Where it once existed, it has since become anachronistic and irredeemably bad, hence abandoned.

For instance, United Kingdom, America, former Soviet Union, Latin American countries, which, in their primitive days, patronised vote buying, dumped the practice from1856, when Australia brought to humanity the virtue of secret balloting.

Britain and America initially resisted this but embraced same it 1872 and 1892, respectively. The simple reason for this was/is the fact that vote buying is incompatible with the tenets of democracy and global best practices.

Indeed, vote buying remains a criminal offence punishable under the relevant laws of the society. In Nigeria, for instance, vote-buying is a criminal offence punishable under the Electoral Act, 2022.

For the avoidance of doubt, Section 121 (2) of the Act stipulates that a “ voter commits an offence of bribery where, before, or during an election, directly or indirectly, by his or herself, or by any other person, on his or her behalf, receives, agrees, or contracts for any money, gift, loan, or valuable consideration, office, place of employment, for his or herself, or any other person, for voting or agreeing to vote, or for refraining or agreeing to refrain from voting at any such election”.

Despite this clear and unambiguous provision, bribery manifesting in vote buying, and other forms of inducements to voters by unscrupulous politicians and their cohorts have continued to ravage our political process with reckless abandon.

Rather than abating, vote buying and thuggery appear to be rising to a worrisome dimension nationwide with little or nothing recorded by way of deterrence to the vicious cycle.

For instance, of about 870,000 and 900,000 of these cases recorded in the 2011 and 2015 general elections, respectively, not many got prosecuted in each electoral cycle let alone being convicted.

Even at the off season gubernatorial polls in Ekiti and Osun states, allegations of vote buying were rife and hardly was any perpetrator made to face the long arm of the law.

As if this harm inflicted on our electoral process was not enough, the virulent vice reared its evil head again in the just concluded presidential and National Assembly polls as the anti-graft agency, Economic And Financial Crimes Commission (EFCC) reportedly made a haul of arrests nationwide of persons with huge sums of money around polling centres purportedly for vote buying.

We are visibly worried about this evil of vote buying.

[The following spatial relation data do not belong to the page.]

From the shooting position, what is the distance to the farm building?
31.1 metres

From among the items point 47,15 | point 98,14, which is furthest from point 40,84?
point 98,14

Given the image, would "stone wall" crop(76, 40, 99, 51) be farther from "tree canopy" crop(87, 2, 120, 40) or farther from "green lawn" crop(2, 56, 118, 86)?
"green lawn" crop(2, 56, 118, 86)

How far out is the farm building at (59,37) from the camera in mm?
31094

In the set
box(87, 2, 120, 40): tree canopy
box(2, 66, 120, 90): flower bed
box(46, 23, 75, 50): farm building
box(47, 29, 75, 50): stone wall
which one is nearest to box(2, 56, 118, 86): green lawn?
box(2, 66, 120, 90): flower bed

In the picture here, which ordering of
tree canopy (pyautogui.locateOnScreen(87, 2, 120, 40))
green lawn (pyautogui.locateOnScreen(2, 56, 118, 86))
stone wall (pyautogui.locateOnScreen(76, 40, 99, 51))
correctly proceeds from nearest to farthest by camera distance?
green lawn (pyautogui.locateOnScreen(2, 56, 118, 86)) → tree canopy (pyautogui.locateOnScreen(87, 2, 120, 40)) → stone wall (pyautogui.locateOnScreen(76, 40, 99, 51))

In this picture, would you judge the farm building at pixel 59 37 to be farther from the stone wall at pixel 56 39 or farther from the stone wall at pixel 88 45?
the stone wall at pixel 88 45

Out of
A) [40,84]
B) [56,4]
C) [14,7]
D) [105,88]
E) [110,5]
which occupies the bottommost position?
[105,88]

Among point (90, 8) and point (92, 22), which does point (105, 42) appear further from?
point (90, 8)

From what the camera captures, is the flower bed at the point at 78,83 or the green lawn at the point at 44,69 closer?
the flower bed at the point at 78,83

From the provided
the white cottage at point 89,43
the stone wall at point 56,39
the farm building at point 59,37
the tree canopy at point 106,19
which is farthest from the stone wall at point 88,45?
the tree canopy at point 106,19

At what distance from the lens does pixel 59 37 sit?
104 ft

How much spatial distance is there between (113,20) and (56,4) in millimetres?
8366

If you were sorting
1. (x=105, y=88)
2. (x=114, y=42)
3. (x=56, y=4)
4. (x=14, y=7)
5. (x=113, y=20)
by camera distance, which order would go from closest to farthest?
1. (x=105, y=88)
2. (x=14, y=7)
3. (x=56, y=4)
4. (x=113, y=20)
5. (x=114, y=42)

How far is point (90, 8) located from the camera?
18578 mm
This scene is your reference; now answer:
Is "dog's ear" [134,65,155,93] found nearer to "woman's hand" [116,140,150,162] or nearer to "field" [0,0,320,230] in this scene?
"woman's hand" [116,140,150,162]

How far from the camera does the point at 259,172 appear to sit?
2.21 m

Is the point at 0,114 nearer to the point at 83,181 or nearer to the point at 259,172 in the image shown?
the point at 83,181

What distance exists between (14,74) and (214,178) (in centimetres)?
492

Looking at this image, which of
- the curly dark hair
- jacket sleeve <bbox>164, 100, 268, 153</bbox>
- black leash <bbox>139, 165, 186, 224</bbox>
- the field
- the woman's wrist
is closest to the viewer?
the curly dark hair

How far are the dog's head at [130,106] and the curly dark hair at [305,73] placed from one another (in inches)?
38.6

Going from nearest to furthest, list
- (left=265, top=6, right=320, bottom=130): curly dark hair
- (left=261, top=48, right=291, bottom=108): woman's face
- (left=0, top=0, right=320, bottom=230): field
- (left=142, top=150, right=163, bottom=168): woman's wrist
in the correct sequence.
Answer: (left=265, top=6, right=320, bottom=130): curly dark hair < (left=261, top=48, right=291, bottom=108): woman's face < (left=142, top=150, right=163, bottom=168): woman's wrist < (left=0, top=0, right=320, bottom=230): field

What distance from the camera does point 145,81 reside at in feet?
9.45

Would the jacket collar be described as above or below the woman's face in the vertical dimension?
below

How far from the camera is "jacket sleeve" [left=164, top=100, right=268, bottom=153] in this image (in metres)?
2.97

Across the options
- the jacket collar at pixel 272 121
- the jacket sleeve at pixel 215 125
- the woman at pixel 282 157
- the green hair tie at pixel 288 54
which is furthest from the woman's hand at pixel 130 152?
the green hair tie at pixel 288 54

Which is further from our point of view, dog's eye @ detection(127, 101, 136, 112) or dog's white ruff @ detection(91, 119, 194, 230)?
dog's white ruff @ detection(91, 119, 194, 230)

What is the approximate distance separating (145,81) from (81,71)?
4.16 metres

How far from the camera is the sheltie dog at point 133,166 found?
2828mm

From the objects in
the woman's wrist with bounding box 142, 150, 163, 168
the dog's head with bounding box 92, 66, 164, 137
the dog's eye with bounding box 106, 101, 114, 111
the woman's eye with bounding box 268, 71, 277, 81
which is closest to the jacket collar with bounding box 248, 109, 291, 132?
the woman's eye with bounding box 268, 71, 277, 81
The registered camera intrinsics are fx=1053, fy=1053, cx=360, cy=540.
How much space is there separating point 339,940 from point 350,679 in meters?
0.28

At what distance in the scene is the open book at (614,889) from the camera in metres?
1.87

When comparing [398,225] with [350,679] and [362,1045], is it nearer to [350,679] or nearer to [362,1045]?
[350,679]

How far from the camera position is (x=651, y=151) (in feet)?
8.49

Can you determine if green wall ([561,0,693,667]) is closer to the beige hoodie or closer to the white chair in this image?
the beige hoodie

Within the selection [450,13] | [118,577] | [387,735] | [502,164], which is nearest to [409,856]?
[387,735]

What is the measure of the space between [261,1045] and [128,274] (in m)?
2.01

It is demonic, wicked, preposterous and totally unacceptable.

So disturbing and notoriously devastating is the fact that some of the people involved are persons who ought to have served as role model and moral compass for the society.

What really could have motivated a lecturer, for instance, to be flaunting huge sums of money on election day around a polling centre especially when the masses are traumatised, pauperised and forced to wallow in abject poverty?

This must not continue and something drastic has to be done to act as deterrent to others. All the perpetrators, their sponsors and privies to the dastardly acts should be brought to book.

Until we learn and accept to operate within the ambit of the law and global best practices, the future political landscape and the democracy highway will remain bumpy and serpentine.